Nota nell'età Romana col nome di Aquilia, l'attuale città fu fondata nel 1326 dopo che il precedente abitato (situato sulla costa, forse fondato dai Greci ed importante centro per i Romani) era stato saccheggiato da un'incursione di Roberto D'Angiò.

Prese l'attuale nome nel 1642 quando Filippo IV di Spagna l'affrancò dai vincoli feudali. Assunse l'attuale fisionomia urbanistica con la ricostruzione susseguente al terremoto del 1963, che la distrusse completame.

Fu sede vescovile dal 1844.

Tra i monumenti di rilievo troviamo alcune chiese in stile barocco:

- La Basilica dei Santi Paolo e Pietro, costruita nel 1550, presenta un prospetto barocco.
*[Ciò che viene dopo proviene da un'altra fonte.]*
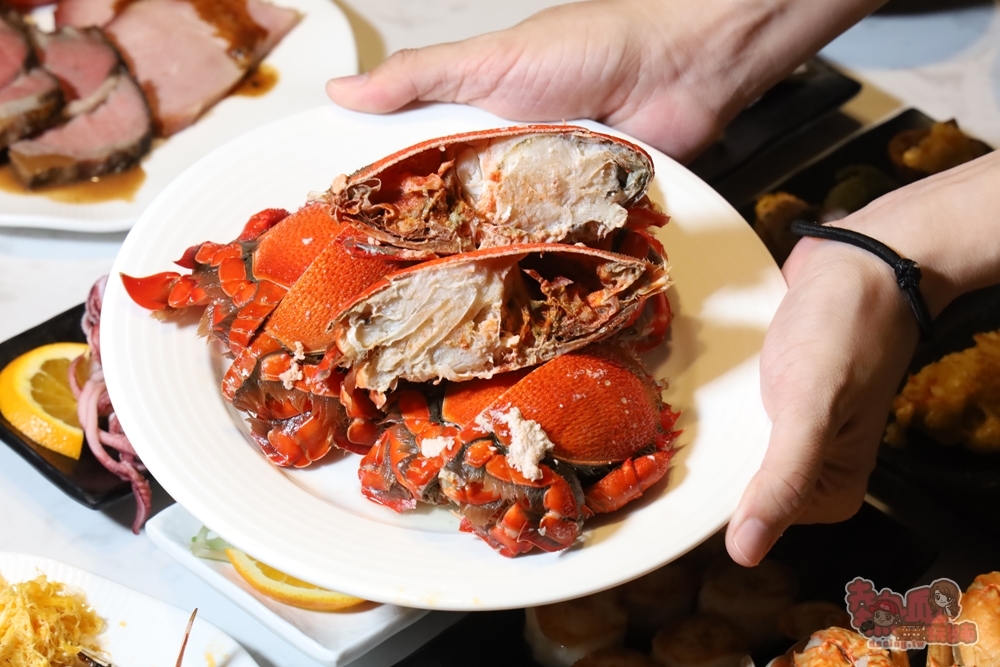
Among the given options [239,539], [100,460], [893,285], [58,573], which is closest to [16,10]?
[100,460]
Distrutta quasi distruttamente dal terremoto, venne ricostruita nel 1608; all'interno sono custodite alcune tele del Vasta.

- La Cattedrale di Acireale, dedicata a Santa Maria Santissima, ma attribuita al culto della Patrona, Santa Venere, fu costruita nel 1300, presenta una disposizione a croce latina ed a tre navate. Le pareti sono affrescate da Giacinto Platania, Paolo Vasta, Antonio Filocamo.
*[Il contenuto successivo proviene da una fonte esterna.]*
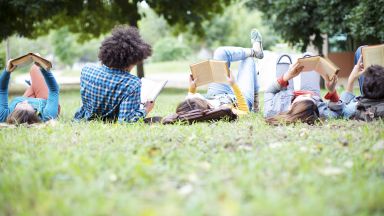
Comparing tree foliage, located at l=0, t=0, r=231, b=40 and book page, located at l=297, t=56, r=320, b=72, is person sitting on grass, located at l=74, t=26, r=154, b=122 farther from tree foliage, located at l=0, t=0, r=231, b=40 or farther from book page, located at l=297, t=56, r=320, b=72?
tree foliage, located at l=0, t=0, r=231, b=40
- La Basilica Collegiata di San Sebastiano è il monumento più importante di Acireale, dichiarata Monumento Nazione. Risalente al 1700 la chiesa è precedetuta da una balaustra realizzata da Giovan Battista Marini, ed arricchita da statue raffiguranti personaggi dell'antico testamento; l'interno è formato a croce latina, ricco di affreschi importanti e conserva delle tele famose di Pietro Paolo ed Alessandro Vasta, e di Antonino Bonaccorsi.

Arrivati ad Acireale è quasi impossibile non fare una passeggiata nel pieno centro storico costituito da Piazza del Duomo, sulla quale si affacciano alcune delle famose Chiese citate in precendenza, e nella quale è evidente un'incisione raffigurante lo stemma della città, realizzato da vari artigiani acesi.

E' giusto ricordare che Acireale è stata la prima città insorta ad innalzare il Tricolore in Sicilia, dopo lo sbarco dei Mille nel 1860.